* _Information shown_

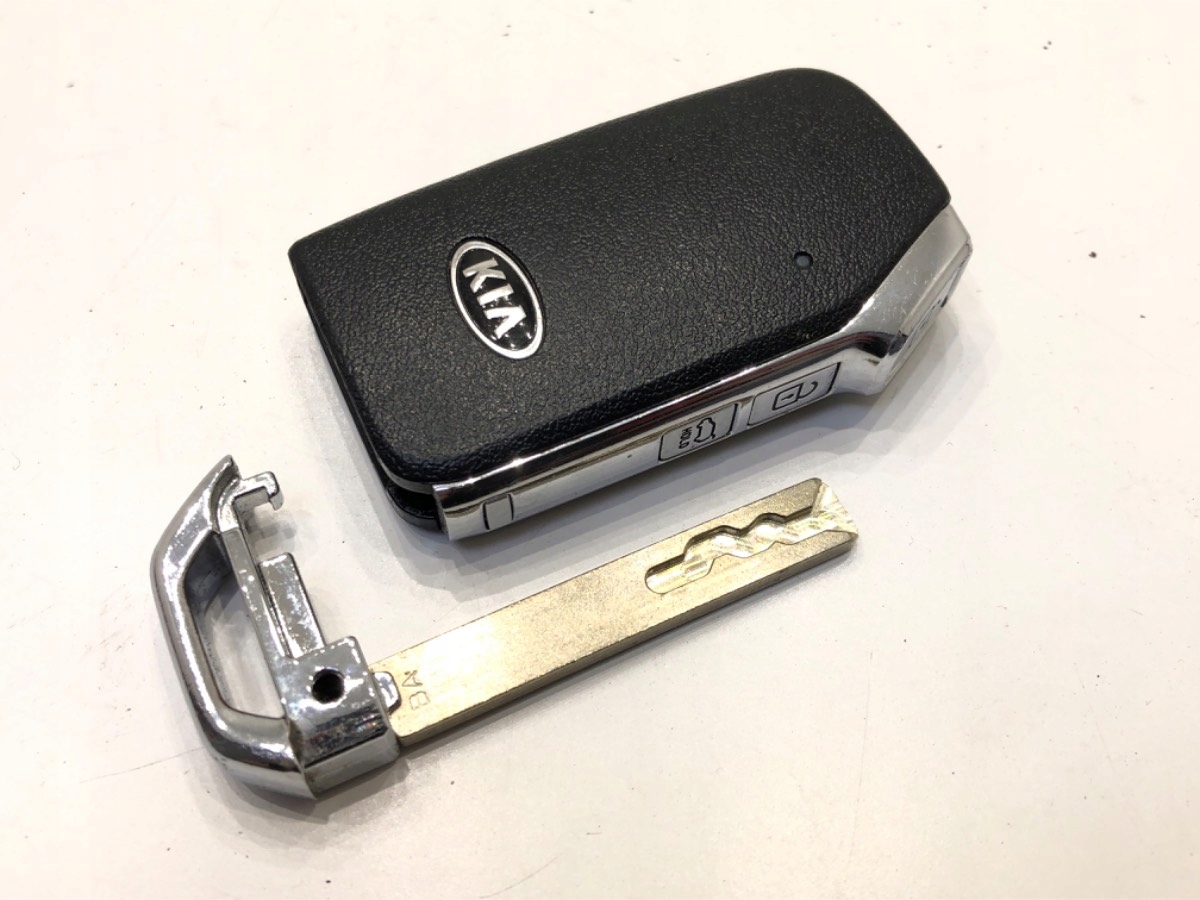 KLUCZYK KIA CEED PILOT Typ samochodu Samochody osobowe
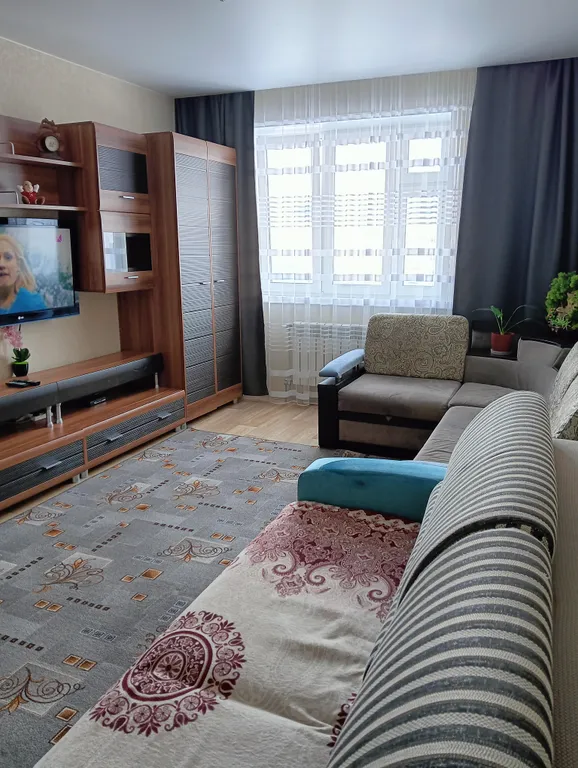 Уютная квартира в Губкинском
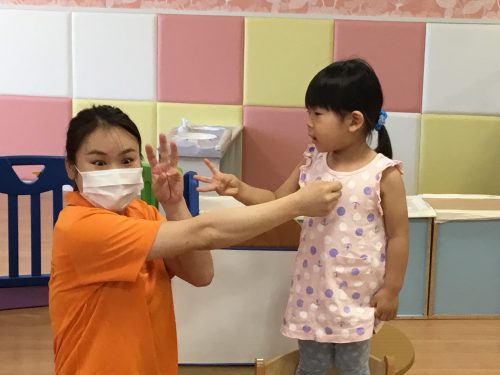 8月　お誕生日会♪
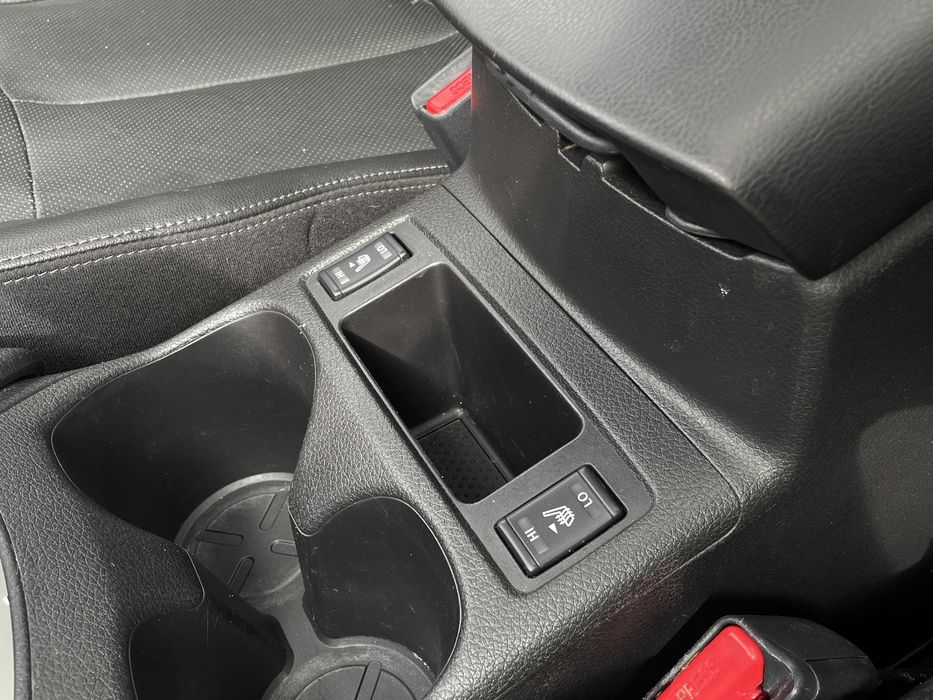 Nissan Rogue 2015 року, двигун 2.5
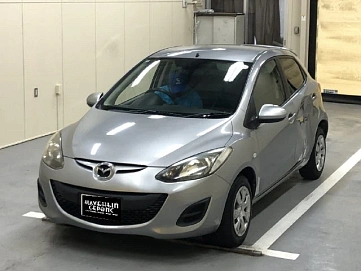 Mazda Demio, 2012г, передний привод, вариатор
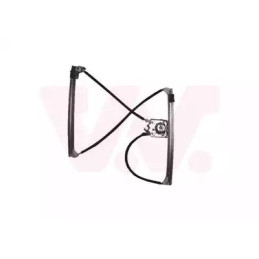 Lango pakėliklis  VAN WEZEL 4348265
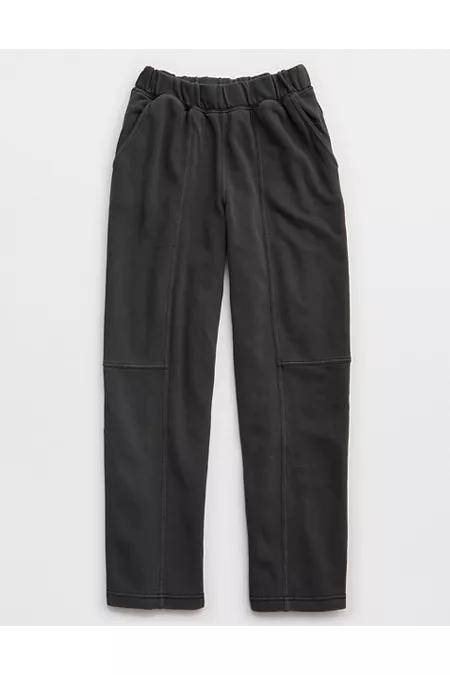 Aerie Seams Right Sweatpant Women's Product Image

==

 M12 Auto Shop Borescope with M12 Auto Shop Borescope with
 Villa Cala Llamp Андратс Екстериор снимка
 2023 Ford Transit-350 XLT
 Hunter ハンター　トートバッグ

* _Your assignment_
Copy the material starting at the line that contains "KLUCZYK KIA CEED" and ending at the line that contains "Aerie Seams Right", with both of those lines included. Keep the pictures out of your answer.

* _Result of this exercise_
 KLUCZYK KIA CEED PILOT Typ samochodu Samochody osobowe
 Уютная квартира в Губкинском
 8月　お誕生日会♪
 Nissan Rogue 2015 року, двигун 2.5
 Mazda Demio, 2012г, передний привод, вариатор
 Lango pakėliklis  VAN WEZEL 4348265
 Aerie Seams Right Sweatpant Women's Product Image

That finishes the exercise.